Otros consideran que la felicidad es solo esporádica y pasajera, y que la vida del hombre está marcada por la falta de sentido.

Pero nosotros, los cristianos, no.

Nosotros creemos que el horizonte del hombre está perennemente iluminado por el sol.

Creemos que nuestros mejores días están por llegar.

Somos más de primavera que de otoño.

En vez de fijarnos en las hojas que amarillean en las ramas, vemos sus nuevos tallos.

El cristiano sabe que el reino de Dios, su Señoría de amor, crece como un extenso campo de trigo. A pesar de la cizaña, de los problemas —los chismorreos, las murmuraciones, las guerras, las enfermedades…—, el trigo crece y al final, el mal será eliminado.

No sabemos qué nos depara el futuro, pero sabemos que Jesús es la gracia más grande de nuestras vidas: no solo el abrazo que nos espera al final, sino también el que nos acompaña a lo largo del camino.

No debemos recrearnos en la nostalgia, la añoranza y las lamentaciones. Sabemos que Dios nos quiere herederos de una promesa e incansables cultivadores de sueños.

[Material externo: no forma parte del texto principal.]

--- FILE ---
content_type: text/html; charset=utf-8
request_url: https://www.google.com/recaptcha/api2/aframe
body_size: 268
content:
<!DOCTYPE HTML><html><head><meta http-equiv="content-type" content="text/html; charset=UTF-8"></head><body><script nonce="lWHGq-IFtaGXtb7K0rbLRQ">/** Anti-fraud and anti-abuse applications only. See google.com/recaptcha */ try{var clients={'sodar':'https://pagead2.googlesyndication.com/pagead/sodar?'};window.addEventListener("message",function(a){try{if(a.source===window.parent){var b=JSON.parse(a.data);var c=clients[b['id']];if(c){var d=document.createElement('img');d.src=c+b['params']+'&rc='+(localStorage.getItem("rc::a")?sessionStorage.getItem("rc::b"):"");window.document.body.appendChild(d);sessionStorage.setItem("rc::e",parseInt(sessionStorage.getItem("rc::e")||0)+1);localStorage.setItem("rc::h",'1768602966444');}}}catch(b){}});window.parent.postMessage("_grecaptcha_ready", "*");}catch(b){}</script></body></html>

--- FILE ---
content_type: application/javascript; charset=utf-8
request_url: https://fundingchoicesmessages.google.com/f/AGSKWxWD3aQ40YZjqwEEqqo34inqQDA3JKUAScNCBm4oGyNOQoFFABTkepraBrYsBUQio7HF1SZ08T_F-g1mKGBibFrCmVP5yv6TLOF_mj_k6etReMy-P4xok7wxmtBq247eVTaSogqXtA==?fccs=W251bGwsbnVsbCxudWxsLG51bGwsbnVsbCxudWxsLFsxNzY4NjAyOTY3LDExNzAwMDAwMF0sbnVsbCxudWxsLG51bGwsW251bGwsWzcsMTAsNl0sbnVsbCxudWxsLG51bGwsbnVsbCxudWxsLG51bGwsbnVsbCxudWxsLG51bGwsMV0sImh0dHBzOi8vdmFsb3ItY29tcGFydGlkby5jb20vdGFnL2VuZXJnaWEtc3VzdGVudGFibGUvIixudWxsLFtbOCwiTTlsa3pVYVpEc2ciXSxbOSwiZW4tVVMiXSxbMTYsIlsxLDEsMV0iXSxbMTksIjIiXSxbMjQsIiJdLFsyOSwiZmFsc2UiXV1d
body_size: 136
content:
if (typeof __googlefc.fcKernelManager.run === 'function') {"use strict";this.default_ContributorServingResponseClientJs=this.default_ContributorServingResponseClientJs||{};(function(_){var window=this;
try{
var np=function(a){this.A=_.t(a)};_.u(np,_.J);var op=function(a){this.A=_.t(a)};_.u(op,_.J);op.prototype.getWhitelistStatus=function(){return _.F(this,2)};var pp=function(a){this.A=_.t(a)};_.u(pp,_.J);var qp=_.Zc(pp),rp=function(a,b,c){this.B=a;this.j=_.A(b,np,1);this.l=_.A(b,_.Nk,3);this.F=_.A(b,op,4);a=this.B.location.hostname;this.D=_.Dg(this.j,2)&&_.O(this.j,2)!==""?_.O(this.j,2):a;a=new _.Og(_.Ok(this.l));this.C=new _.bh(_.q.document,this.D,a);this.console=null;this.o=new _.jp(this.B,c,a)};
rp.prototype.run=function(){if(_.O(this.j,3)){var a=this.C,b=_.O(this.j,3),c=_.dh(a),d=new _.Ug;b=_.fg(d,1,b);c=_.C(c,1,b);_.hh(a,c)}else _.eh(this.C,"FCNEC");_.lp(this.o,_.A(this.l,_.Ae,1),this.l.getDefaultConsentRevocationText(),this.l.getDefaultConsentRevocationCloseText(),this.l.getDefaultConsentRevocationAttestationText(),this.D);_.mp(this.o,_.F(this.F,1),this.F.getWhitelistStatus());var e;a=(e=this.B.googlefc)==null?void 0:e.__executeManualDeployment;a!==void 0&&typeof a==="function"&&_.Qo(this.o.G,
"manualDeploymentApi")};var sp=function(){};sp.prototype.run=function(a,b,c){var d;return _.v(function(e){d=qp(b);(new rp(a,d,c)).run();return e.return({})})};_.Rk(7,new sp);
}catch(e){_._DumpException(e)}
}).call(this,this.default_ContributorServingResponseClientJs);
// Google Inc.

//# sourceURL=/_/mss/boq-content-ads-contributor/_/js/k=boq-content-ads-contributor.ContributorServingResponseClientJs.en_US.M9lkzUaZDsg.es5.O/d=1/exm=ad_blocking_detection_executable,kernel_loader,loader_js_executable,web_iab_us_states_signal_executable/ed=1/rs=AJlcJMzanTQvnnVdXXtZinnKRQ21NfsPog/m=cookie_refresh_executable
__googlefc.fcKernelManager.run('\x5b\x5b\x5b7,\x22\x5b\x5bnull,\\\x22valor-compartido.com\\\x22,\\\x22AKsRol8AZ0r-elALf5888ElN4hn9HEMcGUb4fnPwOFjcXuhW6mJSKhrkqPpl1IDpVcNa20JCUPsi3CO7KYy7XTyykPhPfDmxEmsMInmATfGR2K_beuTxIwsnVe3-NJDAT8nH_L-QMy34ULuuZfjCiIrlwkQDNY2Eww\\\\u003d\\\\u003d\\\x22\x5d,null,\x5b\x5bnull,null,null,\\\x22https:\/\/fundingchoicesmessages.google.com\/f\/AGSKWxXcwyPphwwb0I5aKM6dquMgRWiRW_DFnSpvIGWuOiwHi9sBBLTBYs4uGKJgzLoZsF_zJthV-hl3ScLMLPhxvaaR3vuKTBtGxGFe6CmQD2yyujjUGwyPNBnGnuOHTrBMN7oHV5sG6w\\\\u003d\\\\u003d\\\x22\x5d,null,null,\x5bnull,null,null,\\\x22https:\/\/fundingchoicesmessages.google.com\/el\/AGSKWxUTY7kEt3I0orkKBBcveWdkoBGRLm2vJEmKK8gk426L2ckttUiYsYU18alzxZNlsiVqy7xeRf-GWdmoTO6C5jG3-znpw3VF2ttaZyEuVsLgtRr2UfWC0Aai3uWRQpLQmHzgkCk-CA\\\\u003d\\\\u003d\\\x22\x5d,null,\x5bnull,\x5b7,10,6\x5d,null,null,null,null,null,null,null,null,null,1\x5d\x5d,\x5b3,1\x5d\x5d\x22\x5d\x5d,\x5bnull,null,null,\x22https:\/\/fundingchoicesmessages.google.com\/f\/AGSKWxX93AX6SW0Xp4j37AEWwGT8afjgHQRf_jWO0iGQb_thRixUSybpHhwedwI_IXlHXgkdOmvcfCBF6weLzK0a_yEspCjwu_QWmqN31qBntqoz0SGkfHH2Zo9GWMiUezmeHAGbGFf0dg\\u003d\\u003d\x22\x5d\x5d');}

Quince pasos hacia la felicidad

Quince pasos hacia la felicidad

1

Lee dentro de ti. Nuestra vida es el libro más valioso que nos ha sido entregado y justo en él se encuentra lo que se busca por otras vías. San Agustín lo sabía: «Vuelve a ti mismo; en el hombre interior habita la verdad». Esta es la invitación que quiero haceros a todos y que me hago a mí mismo. Lee tu vida. Léete dentro, observa tu trayectoria con serenidad. Vuelve a ti mismo.

2

Recuerda que eres único, que eres única. Cada uno de nosotros lo es y ha venido a este mundo para sentirse querido en su unicidad y para querer a los demás como nadie puede hacer en su lugar. Sentarse en el banquillo para hacer de reserva de otro jugador no es vida. No. Cada uno de nosotros es único a los ojos de Dios. Así que no te dejes homologar, no estamos hechos en serie. Somos únicos y libres, y hemos venido al mundo para vivir una historia de amor, de amor con Dios, para abrazar la audacia de los retos, para aventurarnos en el maravilloso peligro que es amar.

3

¡Deja salir tu belleza! No la belleza dictada por las modas pasajeras, sino la verdadera. La belleza a la que me refiero no es la de Narciso, que inclinándose sobre sí mismo, enamorado de su propia imagen, acabó muriendo ahogado en las aguas del lago donde se reflejaba. Tampoco a la que se pacta con el mal, como la de Dorian Gray, cuyo rostro se desfiguró cuando el hechizo se desvaneció. Me refiero a la belleza que nunca se marchita porque es el reflejo de la belleza divina: nuestro Dios es inseparablemente bueno, verdadero y bello. Y la belleza es uno de los caminos privilegiados para llegar a Él.

4

Aprende a reírte de ti mismo. Los narcisistas se miran continuamente al espejo… Yo aconsejo que os miréis de vez en cuando y os riais de vosotros mismos. Sienta bien.

5

Sé una persona de sanas inquietudes. Me refiero a las inquietudes que empujan a seguir adelante, que estimulan los proyectos y los objetivos, a no dormirse sobre los laureles. No te aísles del mundo encerrándote en tu habitación como un piterpán que se niega a convertirse en adulto y mantén una actitud abierta y valiente.

6

Aprende a perdonar. Todos somos conscientes de no estar siempre a la altura del padre, la madre, el marido, la esposa, el hermano, la hermana, el amigo o la amiga que deberíamos ser. En la vida todos pecamos por defecto. Y todos necesitamos misericordia. Recuerda que necesitas perdonar, que te perdonen, que necesitas paciencia. Y recuerda siempre que Dios te precede y te perdona primero.

7

Aprende a leer la tristeza. En nuestra época la tristeza está considerada un mal del que huir a toda costa. Sin embargo, puede ser una señal de alarma indispensable para invitarnos a explorar paisajes más ricos y fértiles que se escapan a la fugacidad y a la evasión. A veces la tristeza hace las veces de un semáforo que nos advierte: «¡Detente!». Aprende a escucharla. Sería mucho más grave desoír este sentimiento.